Selon le rapport de The Shift Project, la réduction progressive des cheptels bovins est essentielle pour favoriser des pratiques agricoles durables. Ce rapport souligne l’importance de préserver les systèmes à l’herbe et extensifs, tout en intégrant une relance massive des légumineuses, tant fourragères qu’à graines.
Les experts affirment que la dépendance actuelle aux engrais azotés de synthèse représente un enjeu majeur. Ils préconisent de repenser la gestion de l’azote en transformant les pratiques agricoles traditionnelles, notamment grâce à l’augmentation des surfaces consacrées aux légumineuses. Ces plantes jouent un rôle clé dans la fixation de l’azote et peuvent couvrir une part significative des besoins des éleveurs, tout en améliorant la santé des sols et la biodiversité.
Un autre point crucial soulevé est la nécessité de relocaliser l’alimentation animale. En remplaçant les besoins en soja importé par des légumineuses cultivées localement, les agriculteurs peuvent renforcer leur souveraineté alimentaire. Cette transition est également perçue comme un moyen d’alléger les cycles biogéochimiques, notamment en ce qui concerne l’azote et le phosphore, contribuant ainsi à un bilan climatique et environnemental amélioré.

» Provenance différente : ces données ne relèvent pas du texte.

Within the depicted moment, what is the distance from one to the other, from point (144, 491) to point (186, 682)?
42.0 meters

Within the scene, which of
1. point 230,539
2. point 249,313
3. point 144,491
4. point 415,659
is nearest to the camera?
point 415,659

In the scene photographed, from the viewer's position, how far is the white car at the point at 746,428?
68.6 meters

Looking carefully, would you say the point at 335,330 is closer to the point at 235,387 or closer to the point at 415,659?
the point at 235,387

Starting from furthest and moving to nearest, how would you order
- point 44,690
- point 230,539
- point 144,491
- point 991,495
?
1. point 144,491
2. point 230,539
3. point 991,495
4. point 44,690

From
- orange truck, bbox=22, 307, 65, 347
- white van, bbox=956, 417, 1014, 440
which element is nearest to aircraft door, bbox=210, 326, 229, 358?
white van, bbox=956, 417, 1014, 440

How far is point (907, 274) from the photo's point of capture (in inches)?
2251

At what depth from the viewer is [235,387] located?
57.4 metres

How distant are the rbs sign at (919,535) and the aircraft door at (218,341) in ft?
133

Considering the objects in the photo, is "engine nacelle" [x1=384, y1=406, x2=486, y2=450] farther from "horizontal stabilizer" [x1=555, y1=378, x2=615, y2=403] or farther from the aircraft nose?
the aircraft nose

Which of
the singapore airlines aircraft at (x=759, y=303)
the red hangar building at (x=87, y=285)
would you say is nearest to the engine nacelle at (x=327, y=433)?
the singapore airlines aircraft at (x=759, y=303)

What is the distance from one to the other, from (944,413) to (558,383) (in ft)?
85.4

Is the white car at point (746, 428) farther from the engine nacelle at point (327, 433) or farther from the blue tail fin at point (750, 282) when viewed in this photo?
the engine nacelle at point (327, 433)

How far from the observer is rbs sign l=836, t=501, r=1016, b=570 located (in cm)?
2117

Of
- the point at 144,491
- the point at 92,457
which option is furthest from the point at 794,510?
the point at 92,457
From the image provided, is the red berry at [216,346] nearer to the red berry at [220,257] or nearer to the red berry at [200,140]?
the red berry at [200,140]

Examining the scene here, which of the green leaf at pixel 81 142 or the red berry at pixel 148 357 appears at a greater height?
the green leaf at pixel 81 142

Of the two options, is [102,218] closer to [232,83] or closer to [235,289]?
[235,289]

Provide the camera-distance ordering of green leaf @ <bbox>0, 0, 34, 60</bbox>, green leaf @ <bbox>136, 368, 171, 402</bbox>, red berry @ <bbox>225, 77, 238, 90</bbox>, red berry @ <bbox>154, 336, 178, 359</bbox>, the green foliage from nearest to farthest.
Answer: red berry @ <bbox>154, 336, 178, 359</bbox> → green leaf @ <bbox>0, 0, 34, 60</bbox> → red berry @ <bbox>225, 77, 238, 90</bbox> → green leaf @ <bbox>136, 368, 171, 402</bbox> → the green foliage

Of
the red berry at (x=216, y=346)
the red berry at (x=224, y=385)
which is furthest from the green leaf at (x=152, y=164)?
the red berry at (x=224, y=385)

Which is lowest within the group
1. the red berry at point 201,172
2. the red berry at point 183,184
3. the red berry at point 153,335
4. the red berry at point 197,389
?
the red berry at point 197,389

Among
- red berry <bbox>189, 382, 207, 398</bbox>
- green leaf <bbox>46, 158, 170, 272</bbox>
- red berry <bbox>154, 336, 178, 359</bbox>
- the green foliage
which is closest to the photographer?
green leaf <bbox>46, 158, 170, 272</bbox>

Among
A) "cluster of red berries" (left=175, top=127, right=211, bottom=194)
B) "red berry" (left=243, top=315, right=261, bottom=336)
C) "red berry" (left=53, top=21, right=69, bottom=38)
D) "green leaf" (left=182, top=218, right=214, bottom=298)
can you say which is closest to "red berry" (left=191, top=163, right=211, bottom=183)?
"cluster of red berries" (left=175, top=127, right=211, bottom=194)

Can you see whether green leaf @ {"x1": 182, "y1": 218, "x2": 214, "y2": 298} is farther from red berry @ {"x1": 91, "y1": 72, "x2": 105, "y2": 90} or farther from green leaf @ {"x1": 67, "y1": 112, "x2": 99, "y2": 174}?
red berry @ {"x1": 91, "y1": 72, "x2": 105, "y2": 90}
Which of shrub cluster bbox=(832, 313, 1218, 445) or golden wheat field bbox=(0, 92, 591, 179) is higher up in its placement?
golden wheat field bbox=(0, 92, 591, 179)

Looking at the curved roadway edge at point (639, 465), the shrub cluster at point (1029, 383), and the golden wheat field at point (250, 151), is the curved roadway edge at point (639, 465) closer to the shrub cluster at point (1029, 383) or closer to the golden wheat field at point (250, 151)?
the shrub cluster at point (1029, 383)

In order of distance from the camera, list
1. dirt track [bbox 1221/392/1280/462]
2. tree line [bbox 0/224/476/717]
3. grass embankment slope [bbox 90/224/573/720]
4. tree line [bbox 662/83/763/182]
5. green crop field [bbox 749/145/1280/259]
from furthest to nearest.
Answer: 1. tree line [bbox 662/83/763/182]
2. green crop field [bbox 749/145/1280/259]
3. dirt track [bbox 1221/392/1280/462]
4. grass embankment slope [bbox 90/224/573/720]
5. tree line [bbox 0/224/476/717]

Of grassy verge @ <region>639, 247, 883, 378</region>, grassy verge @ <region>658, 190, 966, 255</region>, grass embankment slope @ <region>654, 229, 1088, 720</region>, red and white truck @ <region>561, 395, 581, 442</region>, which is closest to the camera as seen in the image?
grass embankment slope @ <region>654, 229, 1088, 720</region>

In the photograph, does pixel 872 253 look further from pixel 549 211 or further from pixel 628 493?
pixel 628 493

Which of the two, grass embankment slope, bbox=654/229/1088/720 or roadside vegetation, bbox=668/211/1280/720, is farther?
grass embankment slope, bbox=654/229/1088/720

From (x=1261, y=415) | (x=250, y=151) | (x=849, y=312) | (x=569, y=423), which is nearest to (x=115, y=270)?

Les témoignages de producteurs qui ont déjà intégré ces pratiques révèlent des bénéfices notables. Ils rapportent une amélioration de la qualité nutritionnelle des rations pour le bétail, une diminution des coûts liés aux intrants et une satisfaction accrue face à un modèle de production plus respectueux de l’environnement. En intégrant des légumineuses dans leurs systèmes de culture, ces agriculteurs constatent également une diversité accrue dans leurs paysages cultivés, bénéfique à la pollinisation et à la régénération des écosystèmes.
De plus, le rapport évoque la nécessité de soutenir ces transformations par des initiatives économiques et réglementaires adaptées. Les éleveurs, qu’ils soient de la filière laitière ou viande, doivent bénéficier d’un accompagnement renforcé pour réussir cette transition vers des systèmes résilients et bas-carbone. Les différentes transformations requises, telles que l’amélioration génétique et la gestion optimisée des pratiques de pâturage, nécessitent également une formation continue et des investissements dans les infrastructures.
En somme, il apparaît évident que la relance des prairies et des légumineuses est non seulement pragmatique, mais constitue un pilier vital de l’agriculture de demain. Elle s’inscrit dans une vision de durabilité, à la confluence d’une décarbonation nécessaire et d’une souveraineté alimentaire renforcée.